* **DATA PROVIDED**
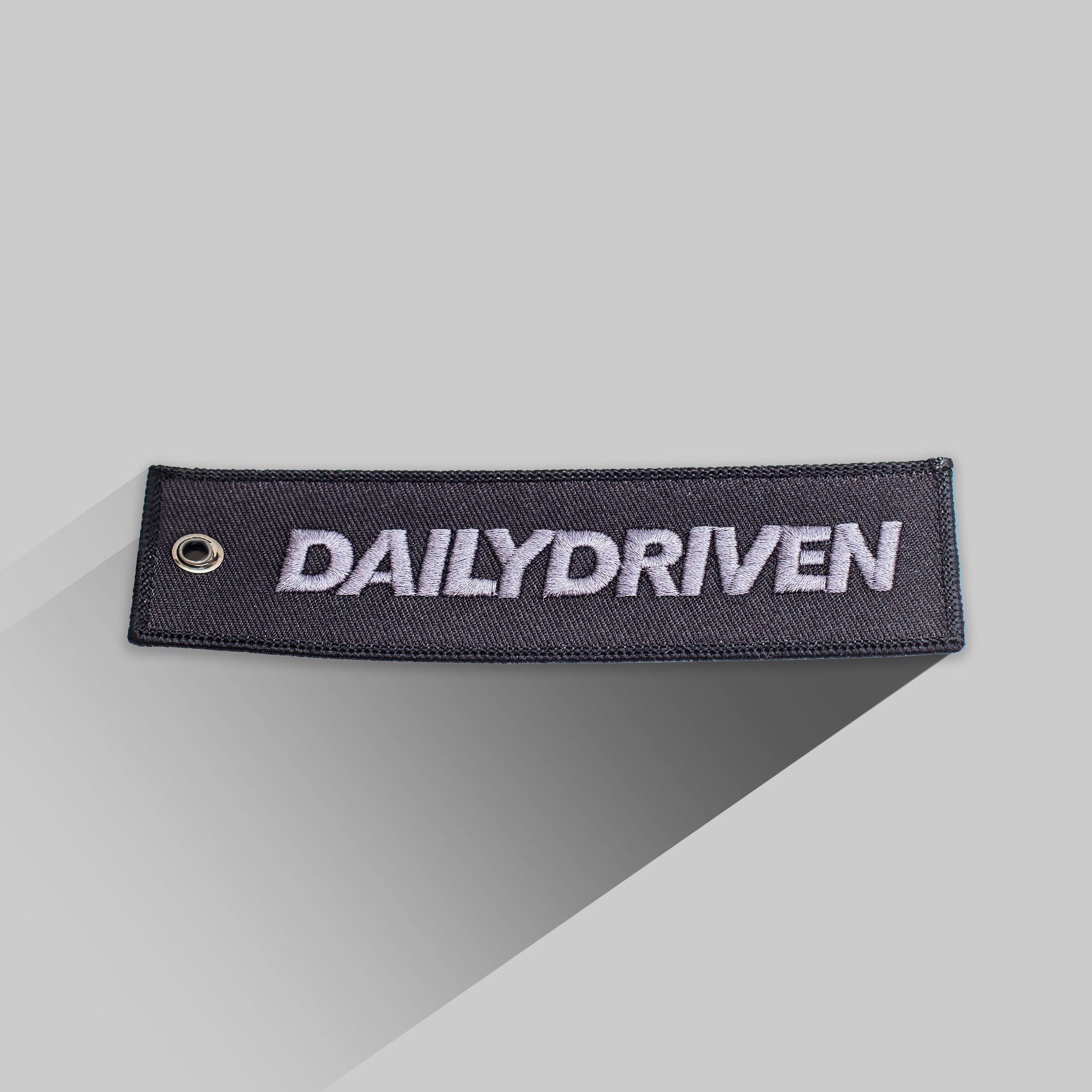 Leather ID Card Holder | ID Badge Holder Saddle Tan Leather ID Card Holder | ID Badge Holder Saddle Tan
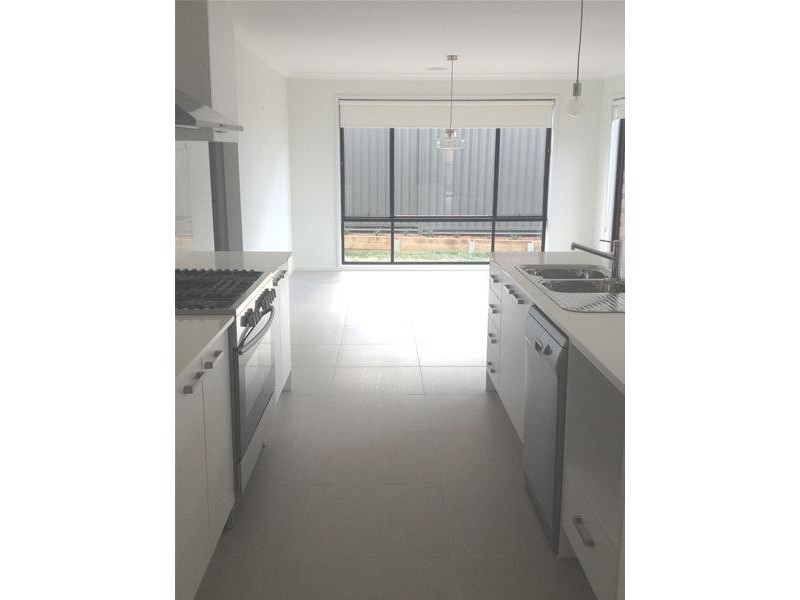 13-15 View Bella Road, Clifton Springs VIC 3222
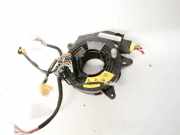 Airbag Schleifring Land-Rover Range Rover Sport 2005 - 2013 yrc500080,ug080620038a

* **DIRECTIONS**
Exactly as given, set down each line of the material, but include no pictures.

* **ANSWER SECTION**
 Leather ID Card Holder | ID Badge Holder Saddle Tan Leather ID Card Holder | ID Badge Holder Saddle Tan
 13-15 View Bella Road, Clifton Springs VIC 3222
 Airbag Schleifring Land-Rover Range Rover Sport 2005 - 2013 yrc500080,ug080620038a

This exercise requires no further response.